There are many different types of inherited metabolic disorders. They are caused by gene defects, which affect the way the body makes or breaks down certain proteins and enzymes. They can affect any organ in the body and usually affect more than one.
Nearly every metabolic disorder has several forms, which vary in age of onset, clinical severity and mode of inheritance. Most lead to major organ dysfunction or failure. Their severity ranges from degenerative disorders to acute life-threatening diseases. -
Who gets them?
Most inherited metabolic disorders occur immediately after birth or in early infancy, and tend to progress rapidly. Less severe forms may present later in infancy.
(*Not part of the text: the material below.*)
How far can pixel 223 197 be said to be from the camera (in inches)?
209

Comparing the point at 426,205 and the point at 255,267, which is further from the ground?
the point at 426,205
Due to their more subtle symptoms, they may go undiagnosed until adulthood.
In Europe, the incidence of inherited metabolic disorders is estimated to be one in every 5,000 live births. The frequency of individual diseases varies depending on the ethnic composition of the population, and most are very rare. -
What can be done about them?
Each metabolic disorder is due to a deficiency of one particular protein or enzyme within the body. For certain diseases it has been possible to identify the deficiency, and a small number of them can be treated by weekly enzyme infusions. There is also a convenient oral treatment available to treat Gaucher's disease, a systemic lipidosis. -
What does the future hold?
Thanks to recent achievements in understanding the causes of metabolic disorders many new therapeutic approaches are now being investigated. These include the development of further enzyme and protein substitutes to enable the treatment of a wider range of these devastating diseases.
In the long term it is hoped to be able to isolate certain genes which have the potential to correct inherited disorders.